More commonly this happens in private games, not in casinos.


Organise your own high stakes game. Happens more often that you would think.


Richard Turner always talked about how much he had to turn down offers to fix home-games.

A machine doesn't have any pesky ethics or morals.

https://en.wikipedia.org/wiki/Richard_Turner_(magician)


The concept is very simple - a marked deck, marked with a bar code in IR-reflective ink on the card edges. The readout device is a modified phone. It's nicely implemented, but you have to be able to get your own deck into the game.


A less sophisticated version could work if you were able to mark decks yourself with some IR redlective and sweat.

You may not be able to mark all 52 cards uniquely, but knowing the 10s and face cards from the non- should be a huge edge in some games.

I could think of more dangerous but lower tech ideas, but my imagination isn’t free!



This makes me glad I stayed away from the house game circuit when I played professionally (never mind the collecting lent money aspect). Usually the idea with house games is they are a little more loose with money, rules, drinking, weed etc, so you wouldn't be calling people out for having devices on the table.

He shoulda got KEM cards or other real plastic cards though if he was serious about ripping off a game!


I can see something like this being more developed for the magician doing card tricks and then brought in as a way to fix poker games.


This is outstanding tear-down work.

I wonder how they read out the ROM. JTAG?

And what was in the part of the phone where the camera and LEDs are now?
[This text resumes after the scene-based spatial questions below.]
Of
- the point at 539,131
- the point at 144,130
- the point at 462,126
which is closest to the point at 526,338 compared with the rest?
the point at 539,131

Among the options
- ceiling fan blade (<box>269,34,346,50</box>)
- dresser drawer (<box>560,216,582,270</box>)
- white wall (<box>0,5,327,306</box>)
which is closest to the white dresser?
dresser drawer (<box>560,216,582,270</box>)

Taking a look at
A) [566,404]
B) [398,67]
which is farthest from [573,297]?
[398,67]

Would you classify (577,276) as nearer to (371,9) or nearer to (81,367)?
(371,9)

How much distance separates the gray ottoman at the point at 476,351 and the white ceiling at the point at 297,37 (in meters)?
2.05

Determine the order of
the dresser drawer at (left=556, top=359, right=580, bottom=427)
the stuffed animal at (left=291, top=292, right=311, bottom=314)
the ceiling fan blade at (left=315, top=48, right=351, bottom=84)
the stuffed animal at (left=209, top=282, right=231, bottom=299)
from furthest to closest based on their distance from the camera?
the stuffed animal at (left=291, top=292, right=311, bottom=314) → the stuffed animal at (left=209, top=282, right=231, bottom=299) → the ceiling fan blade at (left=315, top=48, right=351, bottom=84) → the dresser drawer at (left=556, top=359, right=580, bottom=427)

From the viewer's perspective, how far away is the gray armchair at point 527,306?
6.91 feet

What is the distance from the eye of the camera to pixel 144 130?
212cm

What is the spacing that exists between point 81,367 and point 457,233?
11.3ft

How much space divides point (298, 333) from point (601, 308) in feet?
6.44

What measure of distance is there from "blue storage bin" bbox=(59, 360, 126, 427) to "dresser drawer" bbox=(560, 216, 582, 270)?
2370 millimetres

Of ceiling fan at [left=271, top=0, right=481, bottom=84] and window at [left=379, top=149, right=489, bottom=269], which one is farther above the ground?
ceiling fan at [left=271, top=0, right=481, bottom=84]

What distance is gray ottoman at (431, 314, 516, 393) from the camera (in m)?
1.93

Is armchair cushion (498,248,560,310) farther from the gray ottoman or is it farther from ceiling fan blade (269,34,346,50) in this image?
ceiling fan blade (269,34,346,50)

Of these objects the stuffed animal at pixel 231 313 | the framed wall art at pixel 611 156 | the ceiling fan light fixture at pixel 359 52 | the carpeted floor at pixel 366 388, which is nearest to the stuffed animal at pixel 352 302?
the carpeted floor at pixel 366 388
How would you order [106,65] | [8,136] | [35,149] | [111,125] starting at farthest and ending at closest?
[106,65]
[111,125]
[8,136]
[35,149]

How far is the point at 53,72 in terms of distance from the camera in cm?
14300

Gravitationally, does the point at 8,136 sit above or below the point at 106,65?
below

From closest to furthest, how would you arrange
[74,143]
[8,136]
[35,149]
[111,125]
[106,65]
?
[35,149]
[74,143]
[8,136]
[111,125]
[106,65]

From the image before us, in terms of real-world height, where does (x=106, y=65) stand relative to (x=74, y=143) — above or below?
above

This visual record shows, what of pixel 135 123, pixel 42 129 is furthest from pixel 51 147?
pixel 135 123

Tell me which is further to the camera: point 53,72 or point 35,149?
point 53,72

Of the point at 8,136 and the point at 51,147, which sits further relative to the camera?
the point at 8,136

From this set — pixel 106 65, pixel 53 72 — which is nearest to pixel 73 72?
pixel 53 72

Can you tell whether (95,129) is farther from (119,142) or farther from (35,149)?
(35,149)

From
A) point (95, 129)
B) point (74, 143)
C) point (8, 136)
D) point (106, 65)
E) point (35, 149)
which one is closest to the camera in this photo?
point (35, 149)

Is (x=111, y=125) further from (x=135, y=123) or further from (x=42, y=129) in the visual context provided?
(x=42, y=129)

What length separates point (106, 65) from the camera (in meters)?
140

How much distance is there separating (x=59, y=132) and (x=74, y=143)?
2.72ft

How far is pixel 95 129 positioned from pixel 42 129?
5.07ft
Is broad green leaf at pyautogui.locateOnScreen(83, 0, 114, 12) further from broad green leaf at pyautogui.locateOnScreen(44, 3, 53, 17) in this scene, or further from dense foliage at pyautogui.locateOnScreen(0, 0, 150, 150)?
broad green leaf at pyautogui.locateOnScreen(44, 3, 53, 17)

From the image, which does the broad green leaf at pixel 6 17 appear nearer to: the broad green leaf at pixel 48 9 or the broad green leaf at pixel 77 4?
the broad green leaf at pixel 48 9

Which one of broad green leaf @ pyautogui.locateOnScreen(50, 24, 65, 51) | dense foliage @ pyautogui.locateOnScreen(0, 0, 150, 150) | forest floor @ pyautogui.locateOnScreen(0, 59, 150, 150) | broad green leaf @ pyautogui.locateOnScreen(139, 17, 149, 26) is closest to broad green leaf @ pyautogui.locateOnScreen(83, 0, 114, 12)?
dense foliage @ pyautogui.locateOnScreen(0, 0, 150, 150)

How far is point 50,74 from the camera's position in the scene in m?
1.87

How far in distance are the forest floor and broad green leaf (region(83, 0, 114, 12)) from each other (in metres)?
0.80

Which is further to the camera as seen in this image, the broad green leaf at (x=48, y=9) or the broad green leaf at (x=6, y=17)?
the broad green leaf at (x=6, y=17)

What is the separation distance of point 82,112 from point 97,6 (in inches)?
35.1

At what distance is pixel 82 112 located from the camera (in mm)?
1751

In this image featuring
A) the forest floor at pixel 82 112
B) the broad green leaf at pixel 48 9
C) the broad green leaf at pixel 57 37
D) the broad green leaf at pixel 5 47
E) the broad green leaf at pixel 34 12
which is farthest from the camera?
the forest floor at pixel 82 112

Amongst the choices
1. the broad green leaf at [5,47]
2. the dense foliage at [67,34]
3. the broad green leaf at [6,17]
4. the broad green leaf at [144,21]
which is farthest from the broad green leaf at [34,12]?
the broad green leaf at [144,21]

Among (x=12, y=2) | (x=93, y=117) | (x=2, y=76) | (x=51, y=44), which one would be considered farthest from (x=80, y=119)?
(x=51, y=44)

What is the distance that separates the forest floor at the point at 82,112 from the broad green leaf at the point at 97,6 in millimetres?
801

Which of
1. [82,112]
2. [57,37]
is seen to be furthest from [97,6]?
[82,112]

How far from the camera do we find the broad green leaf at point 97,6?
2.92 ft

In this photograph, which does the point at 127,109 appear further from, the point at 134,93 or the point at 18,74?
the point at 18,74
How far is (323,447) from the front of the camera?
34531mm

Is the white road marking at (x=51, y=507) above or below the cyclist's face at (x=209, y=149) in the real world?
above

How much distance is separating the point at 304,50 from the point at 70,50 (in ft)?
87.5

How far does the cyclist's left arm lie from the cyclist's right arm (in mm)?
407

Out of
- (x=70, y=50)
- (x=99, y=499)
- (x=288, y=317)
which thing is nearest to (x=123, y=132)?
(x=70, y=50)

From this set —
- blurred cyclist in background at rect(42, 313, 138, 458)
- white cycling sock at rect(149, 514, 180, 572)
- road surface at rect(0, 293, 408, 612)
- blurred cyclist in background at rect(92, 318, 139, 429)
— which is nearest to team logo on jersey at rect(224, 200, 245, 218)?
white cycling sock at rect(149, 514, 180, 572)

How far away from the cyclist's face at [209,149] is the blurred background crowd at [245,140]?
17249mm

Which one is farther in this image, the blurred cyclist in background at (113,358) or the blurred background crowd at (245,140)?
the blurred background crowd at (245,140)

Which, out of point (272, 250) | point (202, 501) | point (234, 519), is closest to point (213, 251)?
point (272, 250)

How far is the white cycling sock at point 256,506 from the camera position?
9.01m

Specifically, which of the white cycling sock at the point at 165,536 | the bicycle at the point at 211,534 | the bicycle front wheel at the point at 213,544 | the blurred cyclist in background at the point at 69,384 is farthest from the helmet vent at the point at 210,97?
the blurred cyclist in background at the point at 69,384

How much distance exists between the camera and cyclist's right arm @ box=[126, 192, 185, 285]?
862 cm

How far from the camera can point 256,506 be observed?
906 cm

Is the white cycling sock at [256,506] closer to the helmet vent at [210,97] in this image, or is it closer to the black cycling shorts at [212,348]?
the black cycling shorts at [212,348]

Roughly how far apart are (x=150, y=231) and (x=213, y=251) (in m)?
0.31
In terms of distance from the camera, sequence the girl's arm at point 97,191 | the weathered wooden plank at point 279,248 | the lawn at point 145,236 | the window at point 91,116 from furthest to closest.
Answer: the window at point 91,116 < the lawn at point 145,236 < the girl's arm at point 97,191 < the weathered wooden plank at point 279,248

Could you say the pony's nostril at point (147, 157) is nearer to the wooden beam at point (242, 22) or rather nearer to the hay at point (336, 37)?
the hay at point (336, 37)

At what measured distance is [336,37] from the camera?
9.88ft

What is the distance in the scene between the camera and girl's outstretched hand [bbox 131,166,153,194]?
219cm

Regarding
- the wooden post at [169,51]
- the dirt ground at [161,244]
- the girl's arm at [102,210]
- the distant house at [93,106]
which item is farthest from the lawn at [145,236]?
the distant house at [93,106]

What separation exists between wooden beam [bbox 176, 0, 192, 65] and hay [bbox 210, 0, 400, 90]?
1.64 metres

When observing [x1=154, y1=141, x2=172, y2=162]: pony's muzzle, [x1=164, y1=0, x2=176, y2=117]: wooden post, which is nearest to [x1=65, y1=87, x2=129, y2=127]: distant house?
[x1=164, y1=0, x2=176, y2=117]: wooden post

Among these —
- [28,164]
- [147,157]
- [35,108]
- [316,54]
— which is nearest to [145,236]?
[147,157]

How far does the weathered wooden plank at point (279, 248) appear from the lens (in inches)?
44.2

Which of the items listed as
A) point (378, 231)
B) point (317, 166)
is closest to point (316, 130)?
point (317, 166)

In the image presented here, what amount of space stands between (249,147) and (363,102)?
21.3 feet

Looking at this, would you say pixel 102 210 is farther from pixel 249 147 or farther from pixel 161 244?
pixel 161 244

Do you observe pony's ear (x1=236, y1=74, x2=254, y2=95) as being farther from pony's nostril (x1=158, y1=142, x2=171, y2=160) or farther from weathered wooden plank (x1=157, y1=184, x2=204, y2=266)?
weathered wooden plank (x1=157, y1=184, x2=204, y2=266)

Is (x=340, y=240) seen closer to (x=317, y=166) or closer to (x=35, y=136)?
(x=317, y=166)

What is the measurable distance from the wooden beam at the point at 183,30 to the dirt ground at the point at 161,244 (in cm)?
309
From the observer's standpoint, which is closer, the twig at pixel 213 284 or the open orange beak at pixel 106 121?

Maybe nothing. With all the phone manufacturing going on in China it'd be pretty easy to take an existing cheap phone design and shuffle around the internals or design a main board from scratch with the necessary space.


They lost my interest and intrigue what I learned you had to get the dealer to use a marked deck.


I'm surprised how well an engineer needed to make this device, would actually go ahead and make it with the obvious purpose understood.


I was getting really excited until I realized you needed the special deck also. Still a pretty cool piece of tech, for sure, and not easy, but ultimately, just a slightly fancier QR code reader, right?


That’s how I felt, too. I was envisioning some sort of high framerate camera that could take an image of the cards as they’re dealt.